A verbatim copy of every entry is required.

## [DATA UNDER STUDY]
------------------------------------
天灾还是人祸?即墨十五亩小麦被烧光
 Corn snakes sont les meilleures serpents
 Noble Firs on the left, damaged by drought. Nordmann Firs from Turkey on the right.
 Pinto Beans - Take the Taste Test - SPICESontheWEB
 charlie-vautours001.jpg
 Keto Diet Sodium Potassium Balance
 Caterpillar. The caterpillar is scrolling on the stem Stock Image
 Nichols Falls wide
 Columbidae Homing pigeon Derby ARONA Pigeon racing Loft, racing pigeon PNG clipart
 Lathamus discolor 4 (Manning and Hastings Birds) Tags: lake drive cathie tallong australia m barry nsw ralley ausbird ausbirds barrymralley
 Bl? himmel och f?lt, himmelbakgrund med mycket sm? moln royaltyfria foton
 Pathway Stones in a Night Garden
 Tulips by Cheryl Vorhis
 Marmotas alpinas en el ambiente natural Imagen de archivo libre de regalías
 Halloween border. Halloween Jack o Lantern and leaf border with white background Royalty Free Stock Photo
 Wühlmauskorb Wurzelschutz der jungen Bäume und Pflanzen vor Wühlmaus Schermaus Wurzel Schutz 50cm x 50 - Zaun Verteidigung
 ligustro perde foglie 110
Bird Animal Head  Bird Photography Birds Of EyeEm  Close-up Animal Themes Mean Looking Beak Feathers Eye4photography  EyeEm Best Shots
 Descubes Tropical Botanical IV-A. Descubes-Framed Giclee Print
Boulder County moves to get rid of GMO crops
------------------------------------
## [RESPONSE TO THE TASK]
天灾还是人祸?即墨十五亩小麦被烧光
 Corn snakes sont les meilleures serpents
 Noble Firs on the left, damaged by drought. Nordmann Firs from Turkey on the right.
 Pinto Beans - Take the Taste Test - SPICESontheWEB
 charlie-vautours001.jpg
 Keto Diet Sodium Potassium Balance
 Caterpillar. The caterpillar is scrolling on the stem Stock Image
 Nichols Falls wide
 Columbidae Homing pigeon Derby ARONA Pigeon racing Loft, racing pigeon PNG clipart
 Lathamus discolor 4 (Manning and Hastings Birds) Tags: lake drive cathie tallong australia m barry nsw ralley ausbird ausbirds barrymralley
 Bl? himmel och f?lt, himmelbakgrund med mycket sm? moln royaltyfria foton
 Pathway Stones in a Night Garden
 Tulips by Cheryl Vorhis
 Marmotas alpinas en el ambiente natural Imagen de archivo libre de regalías
 Halloween border. Halloween Jack o Lantern and leaf border with white background Royalty Free Stock Photo
 Wühlmauskorb Wurzelschutz der jungen Bäume und Pflanzen vor Wühlmaus Schermaus Wurzel Schutz 50cm x 50 - Zaun Verteidigung
 ligustro perde foglie 110
Bird Animal Head  Bird Photography Birds Of EyeEm  Close-up Animal Themes Mean Looking Beak Feathers Eye4photography  EyeEm Best Shots
 Descubes Tropical Botanical IV-A. Descubes-Framed Giclee Print
Boulder County moves to get rid of GMO crops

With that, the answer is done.